It was left to General Hagenbeck, division commander sans division, to deal with the consequences. In mid-February 2002, Hagenbeck had shifted his demi-headquarters from K2 to Bagram. Lieutenant General Mikolashek, back in Kuwait, charged Hagenbeck with planning and executing Anaconda. For that purpose, General Franks, back in Tampa, gave Hagenbeck control of all forces in Afghanistan
except
unconventional assets grouped together under the heading of Task Force 11. From Prince Sultan air base in Saudi Arabia, air force Lieutenant General T. Michael “Buzz” Moseley would coordinate air support. New to his job, Moseley paid little attention to developments brewing in Afghanistan. That he and Mikolashek reputedly did not care for one another may have exacerbated the problem. Back at Pope Air Force Base in North Carolina, meanwhile, Major General Dell Dailey, commander of U.S. Joint Special Operations Command, directed the actions of “black” units to include TF 11. CIA operatives, still active in the field and reporting up their own independent chain, collaborated with the military at times and on terms of their choosing. Whatever the benefits of this lash-up, tight coordination did not number among them. It was shades of Mogadishu all over again.

The forces provided to Hagenbeck for Anaconda made for an odd mix.

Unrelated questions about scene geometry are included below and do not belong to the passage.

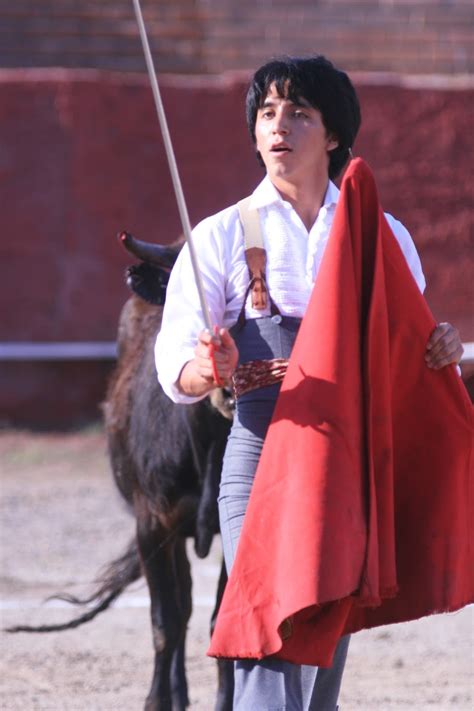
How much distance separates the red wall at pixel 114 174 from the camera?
390 inches

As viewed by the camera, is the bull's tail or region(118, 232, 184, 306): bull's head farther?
the bull's tail

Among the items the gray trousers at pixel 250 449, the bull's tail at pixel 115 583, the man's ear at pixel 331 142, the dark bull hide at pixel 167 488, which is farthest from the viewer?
the bull's tail at pixel 115 583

In January, the Marines occupying Rhino had departed, their place taken by parts of the 3rd Brigade of the army’s 101st Airborne Division, the “Screaming Eagles.” The brigade arrived with two of its three infantry battalions and none of its standard complement of field artillery. Given an ostensibly negligible threat and a persisting preoccupation with “footprint,” Franks and Rumsfeld deemed it unnecessary to provide the brigade with any significant fire support. Upon appeal, the CENTCOM commander grudgingly approved the deployment of eight AH-64 attack helicopters to compensate for the lack of heavy weapons. Hagenbeck also had a single battalion from his own division. The 1st Battalion, 87th Infantry had initially deployed to K2 as a security force but was now reassembling at Bagram. Together, these various units formed Task Force Rakkasan, commanded by Colonel Frank Wiercinski.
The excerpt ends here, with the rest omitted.